**TASK STATEMENT**
Repeat the whole listing exactly as written.

**EXERCISE INPUTS**

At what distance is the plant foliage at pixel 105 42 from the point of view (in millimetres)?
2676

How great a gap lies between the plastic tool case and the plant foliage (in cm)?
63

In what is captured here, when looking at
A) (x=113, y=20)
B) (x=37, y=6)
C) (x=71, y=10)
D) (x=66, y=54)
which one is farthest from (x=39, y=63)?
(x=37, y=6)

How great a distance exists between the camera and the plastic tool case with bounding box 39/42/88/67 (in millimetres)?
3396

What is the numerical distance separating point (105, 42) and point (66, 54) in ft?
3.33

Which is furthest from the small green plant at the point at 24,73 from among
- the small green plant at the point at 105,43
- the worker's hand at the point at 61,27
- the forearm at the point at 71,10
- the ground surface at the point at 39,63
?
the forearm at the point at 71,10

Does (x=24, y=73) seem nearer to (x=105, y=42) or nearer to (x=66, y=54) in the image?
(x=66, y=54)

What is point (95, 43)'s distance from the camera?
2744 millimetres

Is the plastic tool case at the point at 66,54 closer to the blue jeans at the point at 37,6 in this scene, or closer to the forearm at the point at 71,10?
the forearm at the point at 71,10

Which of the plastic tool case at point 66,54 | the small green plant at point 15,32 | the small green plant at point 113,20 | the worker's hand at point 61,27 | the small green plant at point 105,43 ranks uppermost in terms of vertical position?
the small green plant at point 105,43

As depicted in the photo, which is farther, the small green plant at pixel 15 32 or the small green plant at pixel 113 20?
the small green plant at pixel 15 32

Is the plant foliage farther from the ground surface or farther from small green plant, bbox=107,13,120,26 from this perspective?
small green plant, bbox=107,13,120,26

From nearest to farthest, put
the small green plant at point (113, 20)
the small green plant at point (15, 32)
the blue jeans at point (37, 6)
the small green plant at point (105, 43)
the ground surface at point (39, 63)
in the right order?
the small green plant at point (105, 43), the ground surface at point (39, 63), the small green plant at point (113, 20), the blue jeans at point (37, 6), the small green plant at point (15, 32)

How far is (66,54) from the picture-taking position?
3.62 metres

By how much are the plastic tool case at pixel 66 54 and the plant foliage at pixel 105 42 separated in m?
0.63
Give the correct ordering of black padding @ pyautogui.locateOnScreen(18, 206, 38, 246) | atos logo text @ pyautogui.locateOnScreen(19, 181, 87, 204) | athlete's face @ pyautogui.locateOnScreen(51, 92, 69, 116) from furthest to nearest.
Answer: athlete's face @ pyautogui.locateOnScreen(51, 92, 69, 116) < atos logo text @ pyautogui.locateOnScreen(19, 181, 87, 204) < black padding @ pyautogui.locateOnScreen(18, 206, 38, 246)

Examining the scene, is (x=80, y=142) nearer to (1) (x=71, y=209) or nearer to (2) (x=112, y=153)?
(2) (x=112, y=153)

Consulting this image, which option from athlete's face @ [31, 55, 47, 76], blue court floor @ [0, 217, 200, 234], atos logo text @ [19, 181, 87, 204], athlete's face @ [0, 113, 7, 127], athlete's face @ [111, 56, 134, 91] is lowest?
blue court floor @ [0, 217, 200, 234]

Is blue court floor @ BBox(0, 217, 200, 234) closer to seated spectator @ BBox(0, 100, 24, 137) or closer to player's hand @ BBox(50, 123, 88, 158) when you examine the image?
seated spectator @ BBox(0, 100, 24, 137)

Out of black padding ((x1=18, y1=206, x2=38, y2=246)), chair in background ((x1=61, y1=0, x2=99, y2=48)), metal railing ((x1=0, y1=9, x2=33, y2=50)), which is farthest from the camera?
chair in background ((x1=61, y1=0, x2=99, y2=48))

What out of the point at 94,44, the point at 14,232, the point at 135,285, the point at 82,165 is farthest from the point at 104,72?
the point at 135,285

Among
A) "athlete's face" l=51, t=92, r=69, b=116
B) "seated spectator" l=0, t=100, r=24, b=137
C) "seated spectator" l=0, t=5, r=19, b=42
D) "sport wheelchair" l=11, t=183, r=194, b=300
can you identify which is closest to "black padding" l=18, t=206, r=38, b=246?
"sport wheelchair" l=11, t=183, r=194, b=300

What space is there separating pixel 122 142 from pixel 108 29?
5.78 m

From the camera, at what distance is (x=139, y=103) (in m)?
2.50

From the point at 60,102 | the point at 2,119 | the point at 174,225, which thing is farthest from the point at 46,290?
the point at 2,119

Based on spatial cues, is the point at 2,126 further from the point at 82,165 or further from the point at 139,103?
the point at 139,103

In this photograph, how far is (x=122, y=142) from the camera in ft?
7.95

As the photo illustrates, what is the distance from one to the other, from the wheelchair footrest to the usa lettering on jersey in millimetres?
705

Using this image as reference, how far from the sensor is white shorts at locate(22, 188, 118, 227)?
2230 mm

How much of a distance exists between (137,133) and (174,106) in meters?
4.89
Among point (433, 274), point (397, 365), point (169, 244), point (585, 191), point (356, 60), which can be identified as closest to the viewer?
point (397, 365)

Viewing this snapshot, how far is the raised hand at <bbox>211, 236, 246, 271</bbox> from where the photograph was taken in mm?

**IN RESPONSE**
At what distance is the plant foliage at pixel 105 42 from the point of view (in millimetres)?
2676

How great a gap lies between the plastic tool case and the plant foliage (in cm)?
63

In what is captured here, when looking at
A) (x=113, y=20)
B) (x=37, y=6)
C) (x=71, y=10)
D) (x=66, y=54)
which one is farthest from (x=39, y=63)?
(x=37, y=6)

How great a distance exists between the camera and the plastic tool case with bounding box 39/42/88/67 (in millimetres)?
3396

What is the numerical distance separating point (105, 42) and point (66, 54) in ft?
3.33

Which is furthest from the small green plant at the point at 24,73 from among
- the small green plant at the point at 105,43
- the worker's hand at the point at 61,27
- the forearm at the point at 71,10
- the ground surface at the point at 39,63
?
the forearm at the point at 71,10

Does (x=24, y=73) seem nearer to (x=105, y=42) or nearer to (x=66, y=54) in the image?
(x=66, y=54)

What is point (95, 43)'s distance from the camera?
2744 millimetres

Is the plastic tool case at the point at 66,54 closer to the blue jeans at the point at 37,6 in this scene, or closer to the forearm at the point at 71,10?
the forearm at the point at 71,10

Which of the plastic tool case at point 66,54 | the small green plant at point 15,32 | the small green plant at point 113,20 | the worker's hand at point 61,27 | the small green plant at point 105,43 ranks uppermost in terms of vertical position?
the small green plant at point 105,43

As depicted in the photo, which is farther, the small green plant at pixel 15 32 or the small green plant at pixel 113 20?
the small green plant at pixel 15 32

Is the plant foliage farther from the ground surface or farther from small green plant, bbox=107,13,120,26 from this perspective?
small green plant, bbox=107,13,120,26

From nearest to farthest, put
the small green plant at point (113, 20)
the small green plant at point (15, 32)
the blue jeans at point (37, 6)
the small green plant at point (105, 43)
the ground surface at point (39, 63)
in the right order?
the small green plant at point (105, 43), the ground surface at point (39, 63), the small green plant at point (113, 20), the blue jeans at point (37, 6), the small green plant at point (15, 32)

How far is (66,54) from the picture-taking position?
3.62 metres

By how much are the plastic tool case at pixel 66 54 and the plant foliage at pixel 105 42 separated in m?
0.63
Give the correct ordering of black padding @ pyautogui.locateOnScreen(18, 206, 38, 246) | atos logo text @ pyautogui.locateOnScreen(19, 181, 87, 204) | athlete's face @ pyautogui.locateOnScreen(51, 92, 69, 116) from furthest to nearest.
Answer: athlete's face @ pyautogui.locateOnScreen(51, 92, 69, 116) < atos logo text @ pyautogui.locateOnScreen(19, 181, 87, 204) < black padding @ pyautogui.locateOnScreen(18, 206, 38, 246)

Examining the scene, is (x=80, y=142) nearer to (1) (x=71, y=209) or nearer to (2) (x=112, y=153)?
(2) (x=112, y=153)

Consulting this image, which option from athlete's face @ [31, 55, 47, 76], blue court floor @ [0, 217, 200, 234], atos logo text @ [19, 181, 87, 204], athlete's face @ [0, 113, 7, 127], athlete's face @ [111, 56, 134, 91] is lowest?
blue court floor @ [0, 217, 200, 234]

Is blue court floor @ BBox(0, 217, 200, 234) closer to seated spectator @ BBox(0, 100, 24, 137) or closer to player's hand @ BBox(50, 123, 88, 158) when you examine the image?
seated spectator @ BBox(0, 100, 24, 137)

Out of black padding ((x1=18, y1=206, x2=38, y2=246)), chair in background ((x1=61, y1=0, x2=99, y2=48)), metal railing ((x1=0, y1=9, x2=33, y2=50)), which is farthest from the camera?
chair in background ((x1=61, y1=0, x2=99, y2=48))

What out of the point at 94,44, the point at 14,232, the point at 135,285, the point at 82,165 is farthest from the point at 104,72?
the point at 135,285

Among
A) "athlete's face" l=51, t=92, r=69, b=116
B) "seated spectator" l=0, t=100, r=24, b=137
C) "seated spectator" l=0, t=5, r=19, b=42
D) "sport wheelchair" l=11, t=183, r=194, b=300
can you identify which is closest to "black padding" l=18, t=206, r=38, b=246?
"sport wheelchair" l=11, t=183, r=194, b=300

What space is there separating pixel 122 142 from pixel 108 29?
5.78 m

From the camera, at what distance is (x=139, y=103) (in m)?
2.50

From the point at 60,102 | the point at 2,119 | the point at 174,225, which thing is farthest from the point at 46,290?
the point at 2,119

Based on spatial cues, is the point at 2,126 further from the point at 82,165 or further from the point at 139,103?
the point at 139,103

In this photograph, how far is (x=122, y=142) from the camera in ft?
7.95

As the photo illustrates, what is the distance from one to the other, from the wheelchair footrest to the usa lettering on jersey in millimetres?
705

Using this image as reference, how far from the sensor is white shorts at locate(22, 188, 118, 227)?
2230 mm

How much of a distance exists between (137,133) and (174,106) in meters?
4.89
Among point (433, 274), point (397, 365), point (169, 244), point (585, 191), point (356, 60), which can be identified as closest to the viewer?
point (397, 365)

Viewing this snapshot, how far is the raised hand at <bbox>211, 236, 246, 271</bbox> from where the photograph was taken in mm?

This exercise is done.